━━━━━ Exercise inputs
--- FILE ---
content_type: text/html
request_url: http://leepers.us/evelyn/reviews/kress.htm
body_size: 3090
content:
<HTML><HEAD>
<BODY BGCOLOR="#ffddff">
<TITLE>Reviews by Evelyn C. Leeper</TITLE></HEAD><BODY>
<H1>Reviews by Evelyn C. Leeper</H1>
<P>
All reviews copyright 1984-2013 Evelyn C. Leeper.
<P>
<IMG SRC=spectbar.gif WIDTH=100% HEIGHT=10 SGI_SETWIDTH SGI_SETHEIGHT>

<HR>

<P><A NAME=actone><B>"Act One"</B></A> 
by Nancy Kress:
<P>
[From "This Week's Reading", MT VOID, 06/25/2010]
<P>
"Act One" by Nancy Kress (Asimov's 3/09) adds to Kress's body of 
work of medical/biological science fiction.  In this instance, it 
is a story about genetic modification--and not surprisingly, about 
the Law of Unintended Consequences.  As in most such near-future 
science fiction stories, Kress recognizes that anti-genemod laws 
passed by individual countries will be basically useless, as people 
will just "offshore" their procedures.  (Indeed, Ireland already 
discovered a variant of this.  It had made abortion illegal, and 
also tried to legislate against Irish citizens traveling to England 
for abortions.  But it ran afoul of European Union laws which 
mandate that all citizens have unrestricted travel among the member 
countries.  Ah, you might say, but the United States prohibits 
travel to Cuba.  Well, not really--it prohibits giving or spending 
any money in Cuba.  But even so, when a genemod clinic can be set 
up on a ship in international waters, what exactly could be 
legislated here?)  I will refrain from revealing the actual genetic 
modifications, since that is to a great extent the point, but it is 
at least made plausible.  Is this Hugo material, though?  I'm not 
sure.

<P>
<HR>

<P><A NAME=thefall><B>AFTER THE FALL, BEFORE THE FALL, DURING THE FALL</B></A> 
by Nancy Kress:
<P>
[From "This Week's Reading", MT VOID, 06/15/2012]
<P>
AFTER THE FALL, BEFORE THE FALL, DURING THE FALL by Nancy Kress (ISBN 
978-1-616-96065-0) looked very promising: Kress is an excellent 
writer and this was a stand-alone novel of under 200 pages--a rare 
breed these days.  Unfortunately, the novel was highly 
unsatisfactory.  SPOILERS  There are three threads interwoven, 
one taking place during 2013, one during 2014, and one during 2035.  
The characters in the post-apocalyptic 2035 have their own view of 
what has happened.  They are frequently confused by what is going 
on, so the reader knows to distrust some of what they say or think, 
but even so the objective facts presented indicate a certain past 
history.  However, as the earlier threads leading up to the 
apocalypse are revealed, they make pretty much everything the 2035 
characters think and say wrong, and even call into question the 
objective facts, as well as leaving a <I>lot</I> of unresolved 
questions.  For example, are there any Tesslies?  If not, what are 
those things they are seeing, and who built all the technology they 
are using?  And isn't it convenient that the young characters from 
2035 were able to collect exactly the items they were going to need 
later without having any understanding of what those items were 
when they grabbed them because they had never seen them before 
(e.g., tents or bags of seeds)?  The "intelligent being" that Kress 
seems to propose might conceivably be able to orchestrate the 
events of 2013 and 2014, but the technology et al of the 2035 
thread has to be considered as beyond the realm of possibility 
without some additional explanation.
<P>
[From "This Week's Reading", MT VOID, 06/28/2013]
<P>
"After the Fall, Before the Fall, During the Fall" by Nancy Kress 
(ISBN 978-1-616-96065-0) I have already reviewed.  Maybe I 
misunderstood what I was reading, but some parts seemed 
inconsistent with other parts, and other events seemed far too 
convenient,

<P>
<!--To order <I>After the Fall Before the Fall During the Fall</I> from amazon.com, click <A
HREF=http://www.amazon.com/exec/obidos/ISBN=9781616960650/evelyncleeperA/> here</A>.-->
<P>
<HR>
━━━━━━━━━━
Copy out the lines above exactly, beginning at the one that contains "MT VOID, 06/25/2010]" and ending at the one that contains "discovered a variant".

[From "This Week's Reading", MT VOID, 06/25/2010]
<P>
"Act One" by Nancy Kress (Asimov's 3/09) adds to Kress's body of 
work of medical/biological science fiction.  In this instance, it 
is a story about genetic modification--and not surprisingly, about 
the Law of Unintended Consequences.  As in most such near-future 
science fiction stories, Kress recognizes that anti-genemod laws 
passed by individual countries will be basically useless, as people 
will just "offshore" their procedures.  (Indeed, Ireland already 
discovered a variant of this.  It had made abortion illegal, and 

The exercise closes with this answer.